Veolia ha inaugurado una nueva planta de compostaje y biomasa en Fuentes de Ebro, Zaragoza, una instalación diseñada para transformar residuos orgánicos, agrícolas y forestales en recursos con valor añadido. El proyecto refuerza la apuesta de la compañía por la economía circular, la descarbonización y el aprovechamiento sostenible de los recursos locales.
La nueva infraestructura integra procesos de recuperación de residuos y producción de energía renovable en una misma instalación, contribuyendo a reducir la dependencia de combustibles fósiles y a fortalecer el desarrollo sostenible de Aragón.
Veolia: Una instalación orientada a la valorización de residuos
La planta cuenta con una capacidad de tratamiento de 27.000 toneladas anuales de residuos orgánicos. Para ello, dispone de dos líneas diferenciadas de compostaje adaptadas a distintos tipos de materiales.
Una de ellas está destinada al tratamiento de lodos de depuración aptos para uso agronómico conforme al Real Decreto 1310/1990. La segunda se dedica al procesamiento de residuos destinados a la fabricación de fertilizantes bajo los requisitos establecidos por el Reglamento (UE) 2019/1009.
Gracias a esta capacidad, materiales que anteriormente eran considerados residuos pueden reincorporarse al ciclo productivo como recursos útiles para la agricultura y otras actividades económicas.
Biomasa para generar energía renovable
Además del área de compostaje, la instalación incorpora una plataforma especializada en el procesamiento de restos forestales y agrícolas con capacidad para tratar hasta 15.000 toneladas anuales.
El sistema permite clasificar, triturar y acondicionar estos materiales para producir combustibles sólidos naturales como astillas y pellets. Estos productos están destinados al suministro de calderas industriales y redes de calefacción que buscan alternativas energéticas más sostenibles.
La valorización energética de biomasa representa una solución que contribuye a disminuir las emisiones asociadas a los combustibles convencionales mientras aprovecha recursos disponibles en el entorno local.
Beneficios ambientales y desarrollo económico regional
La puesta en marcha de la planta supone un avance para la gestión sostenible de residuos en Aragón. Al convertir materiales descartados en fertilizantes y combustibles renovables, se promueve un modelo productivo basado en la reutilización de recursos y la reducción del impacto ambiental.
Así mismo, el proyecto favorece la creación de empleo especializado y el fortalecimiento de actividades vinculadas a la economía verde. La iniciativa también impulsa nuevas oportunidades de inversión relacionadas con la innovación ambiental y la transición energética.

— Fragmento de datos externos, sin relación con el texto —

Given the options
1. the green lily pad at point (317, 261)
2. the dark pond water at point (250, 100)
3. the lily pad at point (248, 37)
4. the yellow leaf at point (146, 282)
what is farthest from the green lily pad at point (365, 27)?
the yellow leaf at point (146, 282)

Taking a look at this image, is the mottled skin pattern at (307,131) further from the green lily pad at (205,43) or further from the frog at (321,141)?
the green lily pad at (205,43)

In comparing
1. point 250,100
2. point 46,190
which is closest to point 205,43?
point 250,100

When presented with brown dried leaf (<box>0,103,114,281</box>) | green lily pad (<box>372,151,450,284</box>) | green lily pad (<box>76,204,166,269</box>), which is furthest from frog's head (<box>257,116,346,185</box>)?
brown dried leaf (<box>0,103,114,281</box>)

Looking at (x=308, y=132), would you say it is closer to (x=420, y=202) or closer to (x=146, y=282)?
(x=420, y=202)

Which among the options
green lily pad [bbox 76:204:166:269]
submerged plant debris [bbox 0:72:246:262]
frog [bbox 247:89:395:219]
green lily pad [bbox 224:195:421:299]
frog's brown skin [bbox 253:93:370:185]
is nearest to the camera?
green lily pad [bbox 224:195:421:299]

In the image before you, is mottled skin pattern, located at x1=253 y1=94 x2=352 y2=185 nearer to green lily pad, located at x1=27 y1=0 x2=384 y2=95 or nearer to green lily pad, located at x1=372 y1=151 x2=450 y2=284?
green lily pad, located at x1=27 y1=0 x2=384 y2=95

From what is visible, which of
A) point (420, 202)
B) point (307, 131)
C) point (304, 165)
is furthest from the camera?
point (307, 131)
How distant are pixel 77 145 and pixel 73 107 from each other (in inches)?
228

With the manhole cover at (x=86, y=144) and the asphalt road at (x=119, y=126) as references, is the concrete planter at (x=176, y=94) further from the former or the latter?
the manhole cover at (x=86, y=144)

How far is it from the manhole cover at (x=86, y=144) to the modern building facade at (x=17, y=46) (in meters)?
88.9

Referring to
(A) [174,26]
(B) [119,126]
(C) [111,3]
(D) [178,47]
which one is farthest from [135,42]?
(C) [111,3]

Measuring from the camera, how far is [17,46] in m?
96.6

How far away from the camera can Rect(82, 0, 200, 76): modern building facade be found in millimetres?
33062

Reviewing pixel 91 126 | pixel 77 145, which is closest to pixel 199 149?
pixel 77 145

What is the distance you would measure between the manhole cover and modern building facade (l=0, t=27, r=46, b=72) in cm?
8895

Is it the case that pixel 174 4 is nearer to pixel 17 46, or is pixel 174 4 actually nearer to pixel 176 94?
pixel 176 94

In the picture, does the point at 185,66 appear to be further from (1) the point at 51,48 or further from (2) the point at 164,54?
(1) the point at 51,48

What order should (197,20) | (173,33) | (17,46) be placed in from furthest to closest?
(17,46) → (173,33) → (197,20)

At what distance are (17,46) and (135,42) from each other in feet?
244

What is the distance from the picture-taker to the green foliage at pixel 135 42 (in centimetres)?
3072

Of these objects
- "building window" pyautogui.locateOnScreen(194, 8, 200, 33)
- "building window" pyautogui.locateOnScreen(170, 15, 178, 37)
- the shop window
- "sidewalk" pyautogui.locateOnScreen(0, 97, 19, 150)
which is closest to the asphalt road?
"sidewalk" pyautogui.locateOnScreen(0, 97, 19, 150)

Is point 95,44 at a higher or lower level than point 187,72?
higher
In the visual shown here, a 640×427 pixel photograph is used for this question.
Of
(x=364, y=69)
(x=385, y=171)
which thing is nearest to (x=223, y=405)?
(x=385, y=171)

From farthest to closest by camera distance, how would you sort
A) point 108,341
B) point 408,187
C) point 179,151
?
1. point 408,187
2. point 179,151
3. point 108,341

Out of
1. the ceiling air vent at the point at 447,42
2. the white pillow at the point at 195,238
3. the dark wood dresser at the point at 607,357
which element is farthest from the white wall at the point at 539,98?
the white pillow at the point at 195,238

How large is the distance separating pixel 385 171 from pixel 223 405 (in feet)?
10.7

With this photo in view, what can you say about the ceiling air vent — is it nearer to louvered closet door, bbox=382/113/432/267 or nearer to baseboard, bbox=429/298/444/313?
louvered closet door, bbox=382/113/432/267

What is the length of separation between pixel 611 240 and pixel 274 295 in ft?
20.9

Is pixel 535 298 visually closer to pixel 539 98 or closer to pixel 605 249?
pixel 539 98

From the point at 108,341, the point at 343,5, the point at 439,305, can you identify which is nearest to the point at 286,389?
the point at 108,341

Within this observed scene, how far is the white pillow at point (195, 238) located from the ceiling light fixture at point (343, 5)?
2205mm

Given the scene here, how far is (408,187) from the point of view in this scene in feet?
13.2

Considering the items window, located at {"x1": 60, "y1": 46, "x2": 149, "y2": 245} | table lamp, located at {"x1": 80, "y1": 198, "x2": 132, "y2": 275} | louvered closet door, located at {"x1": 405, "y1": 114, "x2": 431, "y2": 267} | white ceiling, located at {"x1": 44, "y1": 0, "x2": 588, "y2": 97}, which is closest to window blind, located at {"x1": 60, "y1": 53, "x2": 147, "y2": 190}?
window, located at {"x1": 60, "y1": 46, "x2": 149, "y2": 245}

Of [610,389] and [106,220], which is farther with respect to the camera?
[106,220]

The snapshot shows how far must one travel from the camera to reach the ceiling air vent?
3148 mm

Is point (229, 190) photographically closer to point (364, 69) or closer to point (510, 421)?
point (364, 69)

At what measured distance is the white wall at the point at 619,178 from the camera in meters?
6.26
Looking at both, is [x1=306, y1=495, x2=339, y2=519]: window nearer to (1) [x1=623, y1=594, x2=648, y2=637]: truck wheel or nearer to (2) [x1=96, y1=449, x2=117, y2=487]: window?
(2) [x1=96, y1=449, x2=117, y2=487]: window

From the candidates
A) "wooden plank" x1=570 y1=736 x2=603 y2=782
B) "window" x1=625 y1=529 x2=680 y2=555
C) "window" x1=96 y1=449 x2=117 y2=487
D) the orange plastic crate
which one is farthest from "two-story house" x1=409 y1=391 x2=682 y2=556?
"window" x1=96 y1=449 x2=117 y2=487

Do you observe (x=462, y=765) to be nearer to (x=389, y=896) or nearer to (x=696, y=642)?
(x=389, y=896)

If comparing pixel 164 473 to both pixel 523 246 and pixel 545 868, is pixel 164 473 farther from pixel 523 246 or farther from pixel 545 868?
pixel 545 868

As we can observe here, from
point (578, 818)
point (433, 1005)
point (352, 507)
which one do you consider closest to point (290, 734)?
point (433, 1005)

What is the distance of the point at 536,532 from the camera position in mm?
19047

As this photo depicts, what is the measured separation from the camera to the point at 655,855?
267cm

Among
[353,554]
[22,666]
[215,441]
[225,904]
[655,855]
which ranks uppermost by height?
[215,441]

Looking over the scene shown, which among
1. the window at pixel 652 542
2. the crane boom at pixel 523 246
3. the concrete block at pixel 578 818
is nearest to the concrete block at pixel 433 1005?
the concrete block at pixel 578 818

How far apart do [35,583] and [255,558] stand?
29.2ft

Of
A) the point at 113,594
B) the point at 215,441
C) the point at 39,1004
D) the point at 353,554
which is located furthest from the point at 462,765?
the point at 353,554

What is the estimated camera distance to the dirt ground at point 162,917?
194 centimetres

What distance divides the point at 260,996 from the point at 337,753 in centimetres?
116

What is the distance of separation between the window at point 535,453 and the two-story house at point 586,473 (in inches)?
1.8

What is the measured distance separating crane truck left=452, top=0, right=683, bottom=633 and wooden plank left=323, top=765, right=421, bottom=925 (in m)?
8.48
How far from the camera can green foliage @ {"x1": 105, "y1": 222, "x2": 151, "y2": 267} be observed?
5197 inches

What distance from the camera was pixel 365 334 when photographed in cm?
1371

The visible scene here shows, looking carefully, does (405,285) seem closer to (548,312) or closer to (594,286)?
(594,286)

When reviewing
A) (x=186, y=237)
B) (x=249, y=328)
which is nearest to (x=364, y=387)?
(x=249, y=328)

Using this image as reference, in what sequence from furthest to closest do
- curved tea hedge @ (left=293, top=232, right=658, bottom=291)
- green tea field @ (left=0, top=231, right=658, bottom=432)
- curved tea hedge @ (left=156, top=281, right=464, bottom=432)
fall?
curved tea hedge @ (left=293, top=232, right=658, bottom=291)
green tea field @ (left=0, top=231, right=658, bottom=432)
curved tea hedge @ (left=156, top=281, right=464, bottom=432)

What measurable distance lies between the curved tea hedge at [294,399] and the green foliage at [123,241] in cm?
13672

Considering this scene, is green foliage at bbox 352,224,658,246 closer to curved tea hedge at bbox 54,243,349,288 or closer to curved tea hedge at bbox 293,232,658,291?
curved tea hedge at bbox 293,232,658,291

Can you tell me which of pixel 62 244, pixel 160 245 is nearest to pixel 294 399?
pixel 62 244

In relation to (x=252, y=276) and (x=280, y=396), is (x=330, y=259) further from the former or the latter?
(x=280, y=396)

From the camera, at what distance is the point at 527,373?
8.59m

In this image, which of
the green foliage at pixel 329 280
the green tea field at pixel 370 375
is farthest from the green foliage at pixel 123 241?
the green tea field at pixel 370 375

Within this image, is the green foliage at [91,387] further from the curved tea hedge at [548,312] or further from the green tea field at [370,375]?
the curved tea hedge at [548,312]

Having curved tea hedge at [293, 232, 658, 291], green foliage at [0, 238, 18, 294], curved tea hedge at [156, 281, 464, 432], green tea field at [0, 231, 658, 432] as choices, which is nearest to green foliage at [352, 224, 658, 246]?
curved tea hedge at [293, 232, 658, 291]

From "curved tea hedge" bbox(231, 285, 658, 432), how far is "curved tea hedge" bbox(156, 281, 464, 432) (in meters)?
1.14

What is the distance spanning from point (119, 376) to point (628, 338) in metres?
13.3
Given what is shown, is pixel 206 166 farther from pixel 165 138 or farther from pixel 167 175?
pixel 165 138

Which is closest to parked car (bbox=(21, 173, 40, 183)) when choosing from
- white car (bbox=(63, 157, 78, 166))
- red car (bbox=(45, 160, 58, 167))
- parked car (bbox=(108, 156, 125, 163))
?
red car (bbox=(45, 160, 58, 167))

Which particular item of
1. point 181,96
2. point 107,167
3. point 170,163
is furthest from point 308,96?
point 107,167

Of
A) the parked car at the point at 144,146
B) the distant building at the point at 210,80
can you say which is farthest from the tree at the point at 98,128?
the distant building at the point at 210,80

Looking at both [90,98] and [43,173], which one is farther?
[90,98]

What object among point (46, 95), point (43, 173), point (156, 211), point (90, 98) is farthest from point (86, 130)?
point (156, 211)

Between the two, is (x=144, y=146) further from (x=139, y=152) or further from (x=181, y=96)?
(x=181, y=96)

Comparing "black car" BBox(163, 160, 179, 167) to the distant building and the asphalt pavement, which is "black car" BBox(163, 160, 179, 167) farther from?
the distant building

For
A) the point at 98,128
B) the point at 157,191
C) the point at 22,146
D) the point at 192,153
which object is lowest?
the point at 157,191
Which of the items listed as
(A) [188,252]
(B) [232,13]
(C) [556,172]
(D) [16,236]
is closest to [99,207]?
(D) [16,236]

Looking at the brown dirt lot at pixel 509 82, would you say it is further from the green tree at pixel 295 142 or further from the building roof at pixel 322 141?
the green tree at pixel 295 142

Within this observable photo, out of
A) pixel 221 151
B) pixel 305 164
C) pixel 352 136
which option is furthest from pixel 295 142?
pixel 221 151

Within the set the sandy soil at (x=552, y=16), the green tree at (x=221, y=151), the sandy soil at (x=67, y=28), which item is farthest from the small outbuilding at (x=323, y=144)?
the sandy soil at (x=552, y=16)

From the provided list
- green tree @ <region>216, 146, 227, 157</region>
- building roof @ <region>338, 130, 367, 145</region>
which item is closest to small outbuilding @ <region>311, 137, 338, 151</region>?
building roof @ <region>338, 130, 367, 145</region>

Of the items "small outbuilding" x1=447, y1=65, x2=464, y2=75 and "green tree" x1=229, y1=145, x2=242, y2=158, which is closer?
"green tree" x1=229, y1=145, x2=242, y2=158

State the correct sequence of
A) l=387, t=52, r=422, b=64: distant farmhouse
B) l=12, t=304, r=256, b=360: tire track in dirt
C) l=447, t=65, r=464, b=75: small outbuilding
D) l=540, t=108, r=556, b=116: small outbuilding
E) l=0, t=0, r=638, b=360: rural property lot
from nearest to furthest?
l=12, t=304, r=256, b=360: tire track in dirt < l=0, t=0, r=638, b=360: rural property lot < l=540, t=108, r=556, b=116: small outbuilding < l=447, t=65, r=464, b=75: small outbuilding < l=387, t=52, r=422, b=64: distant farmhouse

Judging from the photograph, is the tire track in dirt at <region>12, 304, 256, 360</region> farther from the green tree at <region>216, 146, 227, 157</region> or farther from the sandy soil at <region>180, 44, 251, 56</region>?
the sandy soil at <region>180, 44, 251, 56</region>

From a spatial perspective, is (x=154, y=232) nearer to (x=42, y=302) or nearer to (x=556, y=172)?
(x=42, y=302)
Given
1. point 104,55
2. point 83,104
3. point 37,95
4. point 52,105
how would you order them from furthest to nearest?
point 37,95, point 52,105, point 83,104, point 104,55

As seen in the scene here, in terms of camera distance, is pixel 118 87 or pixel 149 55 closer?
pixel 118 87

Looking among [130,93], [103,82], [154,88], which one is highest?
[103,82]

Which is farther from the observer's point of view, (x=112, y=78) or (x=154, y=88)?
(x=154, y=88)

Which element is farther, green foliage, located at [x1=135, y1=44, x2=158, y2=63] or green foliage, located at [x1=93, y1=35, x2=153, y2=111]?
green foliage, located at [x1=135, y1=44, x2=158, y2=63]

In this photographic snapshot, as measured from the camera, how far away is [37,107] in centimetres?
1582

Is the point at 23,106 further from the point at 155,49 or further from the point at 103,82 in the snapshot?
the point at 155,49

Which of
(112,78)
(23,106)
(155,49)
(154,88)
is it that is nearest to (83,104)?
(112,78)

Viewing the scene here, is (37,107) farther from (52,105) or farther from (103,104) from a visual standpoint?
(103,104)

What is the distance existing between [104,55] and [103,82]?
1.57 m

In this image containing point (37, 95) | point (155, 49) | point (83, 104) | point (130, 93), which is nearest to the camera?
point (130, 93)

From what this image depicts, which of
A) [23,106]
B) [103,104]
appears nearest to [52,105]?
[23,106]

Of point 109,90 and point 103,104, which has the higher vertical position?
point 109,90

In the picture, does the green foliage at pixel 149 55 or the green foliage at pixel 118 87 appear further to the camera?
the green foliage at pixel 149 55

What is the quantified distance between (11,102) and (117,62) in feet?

Este enfoque permite mejorar la competitividad regional mediante la incorporación de soluciones sostenibles que generan valor económico y ambiental de forma simultánea.
La estrategia GreenUp como motor de transformación ecológica
Según explicó Miguel Ruiz-Gálvez, director de Veolia Biomasa, la nueva instalación refleja los objetivos de la estrategia GreenUp de la compañía, orientada a acelerar la transformación ecológica mediante soluciones integradas en agua, energía y residuos.
La infraestructura ha recibido apoyo financiero de programas públicos destinados a inversiones sostenibles impulsados por la Unión Europea y por el Departamento de Presidencia, Economía y Justicia del Gobierno de Aragón.
Estas ayudas permitieron financiar aproximadamente el 40 % del coste de los equipos destinados al afinado de fertilizantes y biomasa, reforzando la viabilidad del proyecto y consolidando el compromiso de Veolia con el desarrollo ambiental y económico de la comunidad autónoma.
Con esta nueva planta, Veolia fortalece su presencia en el sector de la gestión sostenible de recursos y posiciona a Aragón como un referente en economía circular, valorización de residuos y producción de energía renovable a partir de recursos locales.